TASK TO CARRY OUT ->
Format every line of the records below as a numbered list, leaving out the blank lines.

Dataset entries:

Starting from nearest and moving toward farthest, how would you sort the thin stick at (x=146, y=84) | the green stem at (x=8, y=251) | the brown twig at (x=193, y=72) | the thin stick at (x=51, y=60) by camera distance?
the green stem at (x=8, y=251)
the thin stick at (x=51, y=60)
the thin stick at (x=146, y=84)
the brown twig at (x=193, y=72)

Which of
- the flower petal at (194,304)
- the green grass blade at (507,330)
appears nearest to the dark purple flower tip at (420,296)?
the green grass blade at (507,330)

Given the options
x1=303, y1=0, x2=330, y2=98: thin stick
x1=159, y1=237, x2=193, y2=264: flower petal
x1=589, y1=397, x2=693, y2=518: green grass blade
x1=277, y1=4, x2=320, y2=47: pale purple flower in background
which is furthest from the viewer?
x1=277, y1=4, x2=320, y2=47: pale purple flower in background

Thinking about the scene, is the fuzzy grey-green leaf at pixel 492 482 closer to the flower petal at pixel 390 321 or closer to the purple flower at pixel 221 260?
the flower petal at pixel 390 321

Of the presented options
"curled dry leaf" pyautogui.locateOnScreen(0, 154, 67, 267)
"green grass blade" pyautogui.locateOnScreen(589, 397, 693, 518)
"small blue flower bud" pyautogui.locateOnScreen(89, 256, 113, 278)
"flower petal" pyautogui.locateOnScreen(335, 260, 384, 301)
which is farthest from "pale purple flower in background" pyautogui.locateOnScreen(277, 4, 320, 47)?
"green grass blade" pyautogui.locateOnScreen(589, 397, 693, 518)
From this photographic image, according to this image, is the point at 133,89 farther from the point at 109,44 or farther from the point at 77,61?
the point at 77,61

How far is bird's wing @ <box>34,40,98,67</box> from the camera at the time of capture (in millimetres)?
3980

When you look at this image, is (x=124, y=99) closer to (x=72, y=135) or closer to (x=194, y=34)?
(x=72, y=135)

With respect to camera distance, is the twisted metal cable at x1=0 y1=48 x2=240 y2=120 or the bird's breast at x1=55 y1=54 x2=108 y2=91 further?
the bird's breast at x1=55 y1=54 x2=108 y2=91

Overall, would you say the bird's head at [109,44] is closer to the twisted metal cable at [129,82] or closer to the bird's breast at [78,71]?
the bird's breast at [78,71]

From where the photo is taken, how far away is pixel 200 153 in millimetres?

EXERCISE RESPONSE ->
1. Starting from nearest and moving toward farthest, how would you sort the thin stick at (x=146, y=84) | the green stem at (x=8, y=251) | the brown twig at (x=193, y=72) | the thin stick at (x=51, y=60) by camera distance?
2. the green stem at (x=8, y=251)
3. the thin stick at (x=51, y=60)
4. the thin stick at (x=146, y=84)
5. the brown twig at (x=193, y=72)
6. Which of
7. - the flower petal at (194,304)
8. - the green grass blade at (507,330)
9. appears nearest to the dark purple flower tip at (420,296)?
10. the green grass blade at (507,330)
11. Given the options
12. x1=303, y1=0, x2=330, y2=98: thin stick
13. x1=159, y1=237, x2=193, y2=264: flower petal
14. x1=589, y1=397, x2=693, y2=518: green grass blade
15. x1=277, y1=4, x2=320, y2=47: pale purple flower in background
16. which is furthest from the viewer?
17. x1=277, y1=4, x2=320, y2=47: pale purple flower in background
18. Thinking about the scene, is the fuzzy grey-green leaf at pixel 492 482 closer to the flower petal at pixel 390 321 or closer to the purple flower at pixel 221 260?
19. the flower petal at pixel 390 321
20. Of the presented options
21. "curled dry leaf" pyautogui.locateOnScreen(0, 154, 67, 267)
22. "green grass blade" pyautogui.locateOnScreen(589, 397, 693, 518)
23. "small blue flower bud" pyautogui.locateOnScreen(89, 256, 113, 278)
24. "flower petal" pyautogui.locateOnScreen(335, 260, 384, 301)
25. which is farthest from "pale purple flower in background" pyautogui.locateOnScreen(277, 4, 320, 47)?
26. "green grass blade" pyautogui.locateOnScreen(589, 397, 693, 518)
27. From this photographic image, according to this image, is the point at 133,89 farther from the point at 109,44 or farther from the point at 77,61?
28. the point at 77,61
29. How far is bird's wing @ <box>34,40,98,67</box> from the camera at the time of capture (in millimetres)?
30. 3980
31. When you look at this image, is (x=124, y=99) closer to (x=72, y=135) or closer to (x=194, y=34)?
32. (x=72, y=135)
33. With respect to camera distance, is the twisted metal cable at x1=0 y1=48 x2=240 y2=120 or the bird's breast at x1=55 y1=54 x2=108 y2=91 further?
34. the bird's breast at x1=55 y1=54 x2=108 y2=91
35. Overall, would you say the bird's head at [109,44] is closer to the twisted metal cable at [129,82] or closer to the bird's breast at [78,71]?
36. the bird's breast at [78,71]
37. From where the photo is taken, how far away is pixel 200 153 in millimetres?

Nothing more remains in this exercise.